While the majority of the collection focuses on US labor conditions, Matthew Saleh's penultimate chapter, "Global Perspectives on Employment for People with Disabilities," offers the sole perspective on how public policy impacts global labor conditions. With more multinational companies expanding their production across the globe, and the neoliberal policies that often shape them, the importance of how such factors shape the disability employment gap cannot be understated. Saleh points us to the stark reality that industrialized and developing nations lag behind in disabled employment (Saleh 280-1), mounting work first policies that often replace social services across the globe (282-3), and the often narrow, culturally-constructed definitions of disability that dictate how local and multinational companies employ disabled workers (289-91). In order to unify the global constraints, Saleh recommends that both industrialized and developing countries adopt and apply the superstructure of the United Nations Convention on the Rights of Persons with Disabilities (CRPD) to their existing frameworks in order to update and align global services while also responding to local and regional needs (297-8).

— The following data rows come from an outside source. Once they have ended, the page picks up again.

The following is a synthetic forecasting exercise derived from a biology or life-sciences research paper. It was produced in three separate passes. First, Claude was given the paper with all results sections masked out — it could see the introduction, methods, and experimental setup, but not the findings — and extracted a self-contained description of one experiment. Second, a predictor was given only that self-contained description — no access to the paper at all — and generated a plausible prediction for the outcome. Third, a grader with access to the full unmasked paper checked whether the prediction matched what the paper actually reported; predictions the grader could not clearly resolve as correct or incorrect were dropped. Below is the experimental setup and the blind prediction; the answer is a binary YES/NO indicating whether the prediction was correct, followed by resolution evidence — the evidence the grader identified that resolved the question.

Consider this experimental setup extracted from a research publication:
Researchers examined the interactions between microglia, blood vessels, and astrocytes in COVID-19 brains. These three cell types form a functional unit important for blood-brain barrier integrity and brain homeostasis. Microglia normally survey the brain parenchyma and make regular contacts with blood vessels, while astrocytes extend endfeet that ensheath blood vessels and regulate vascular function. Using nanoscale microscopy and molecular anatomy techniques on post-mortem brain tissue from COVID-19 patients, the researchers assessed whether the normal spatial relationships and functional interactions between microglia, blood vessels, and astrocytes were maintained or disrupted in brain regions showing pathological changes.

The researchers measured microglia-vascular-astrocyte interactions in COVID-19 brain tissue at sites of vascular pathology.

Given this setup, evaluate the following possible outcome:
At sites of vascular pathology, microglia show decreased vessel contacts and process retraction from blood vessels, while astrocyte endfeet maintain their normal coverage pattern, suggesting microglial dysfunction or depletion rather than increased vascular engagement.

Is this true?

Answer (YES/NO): NO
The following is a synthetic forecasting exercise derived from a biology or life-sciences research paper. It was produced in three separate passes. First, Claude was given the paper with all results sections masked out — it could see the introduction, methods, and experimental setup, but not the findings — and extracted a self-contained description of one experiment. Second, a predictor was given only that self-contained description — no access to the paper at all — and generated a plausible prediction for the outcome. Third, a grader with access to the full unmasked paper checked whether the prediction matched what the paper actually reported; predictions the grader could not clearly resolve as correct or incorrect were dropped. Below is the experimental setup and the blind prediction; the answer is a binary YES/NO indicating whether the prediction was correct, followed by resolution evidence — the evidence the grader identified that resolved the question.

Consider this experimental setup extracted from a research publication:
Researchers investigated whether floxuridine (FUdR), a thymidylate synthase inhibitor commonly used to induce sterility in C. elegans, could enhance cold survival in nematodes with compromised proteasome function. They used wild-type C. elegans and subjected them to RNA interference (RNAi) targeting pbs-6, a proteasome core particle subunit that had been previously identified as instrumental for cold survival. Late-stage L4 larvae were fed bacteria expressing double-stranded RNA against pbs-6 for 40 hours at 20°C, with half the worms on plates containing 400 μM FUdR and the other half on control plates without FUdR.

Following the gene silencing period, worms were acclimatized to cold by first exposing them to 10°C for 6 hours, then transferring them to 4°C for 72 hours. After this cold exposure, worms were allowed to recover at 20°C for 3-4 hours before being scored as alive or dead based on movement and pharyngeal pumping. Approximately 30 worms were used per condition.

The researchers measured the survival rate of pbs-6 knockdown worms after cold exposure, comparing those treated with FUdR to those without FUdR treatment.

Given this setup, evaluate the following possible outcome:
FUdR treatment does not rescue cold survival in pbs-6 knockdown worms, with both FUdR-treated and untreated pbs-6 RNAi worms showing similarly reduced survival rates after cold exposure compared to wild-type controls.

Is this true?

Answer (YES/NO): NO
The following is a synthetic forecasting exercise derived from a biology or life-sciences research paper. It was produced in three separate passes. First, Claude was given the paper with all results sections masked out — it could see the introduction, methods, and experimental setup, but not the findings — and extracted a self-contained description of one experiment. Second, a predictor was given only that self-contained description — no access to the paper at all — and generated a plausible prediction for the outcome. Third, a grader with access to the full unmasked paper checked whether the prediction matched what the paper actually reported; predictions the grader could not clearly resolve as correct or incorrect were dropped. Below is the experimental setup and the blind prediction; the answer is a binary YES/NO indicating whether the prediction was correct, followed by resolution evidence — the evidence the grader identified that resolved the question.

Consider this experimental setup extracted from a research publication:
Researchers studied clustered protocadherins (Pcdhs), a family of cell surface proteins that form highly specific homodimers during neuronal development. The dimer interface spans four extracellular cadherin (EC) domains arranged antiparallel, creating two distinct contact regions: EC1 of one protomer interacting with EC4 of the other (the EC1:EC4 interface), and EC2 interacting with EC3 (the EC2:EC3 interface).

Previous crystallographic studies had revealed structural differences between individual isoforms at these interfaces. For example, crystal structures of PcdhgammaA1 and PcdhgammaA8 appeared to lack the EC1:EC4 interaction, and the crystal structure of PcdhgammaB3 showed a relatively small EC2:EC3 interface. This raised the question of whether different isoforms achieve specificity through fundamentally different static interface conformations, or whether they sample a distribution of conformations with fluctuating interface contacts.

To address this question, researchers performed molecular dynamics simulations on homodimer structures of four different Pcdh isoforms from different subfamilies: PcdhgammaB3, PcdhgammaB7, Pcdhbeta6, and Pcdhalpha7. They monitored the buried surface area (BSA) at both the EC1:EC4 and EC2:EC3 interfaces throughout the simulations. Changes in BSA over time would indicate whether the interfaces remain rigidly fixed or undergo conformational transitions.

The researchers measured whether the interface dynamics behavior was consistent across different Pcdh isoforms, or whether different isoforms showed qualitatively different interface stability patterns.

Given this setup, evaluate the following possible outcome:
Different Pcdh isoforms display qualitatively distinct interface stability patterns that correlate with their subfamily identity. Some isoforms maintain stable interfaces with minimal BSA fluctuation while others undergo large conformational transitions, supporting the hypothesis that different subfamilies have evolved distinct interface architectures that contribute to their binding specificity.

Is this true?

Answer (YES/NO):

The collection itself is a highly valuable guide to understanding the different economic pressures that affect the disabled workforce both domestically and globally. Much of what Bruyère and the chapter authors cover provides both quantitative and qualitative insights into the lived experience of disabled workers and their struggles to gain acceptance and accommodations. The aggregation of data pulled from the US Census Bureau, EECO, and United Nations in different chapters is a valuable resource that will provide researchers with the information they need without having to comb through piles of publications. The one downside of this volume involves the sharply changing nature of US labor policies, the Covid-19 pandemic, and the general shift away from unionized labor, as these may change some of the realities presented in this collection.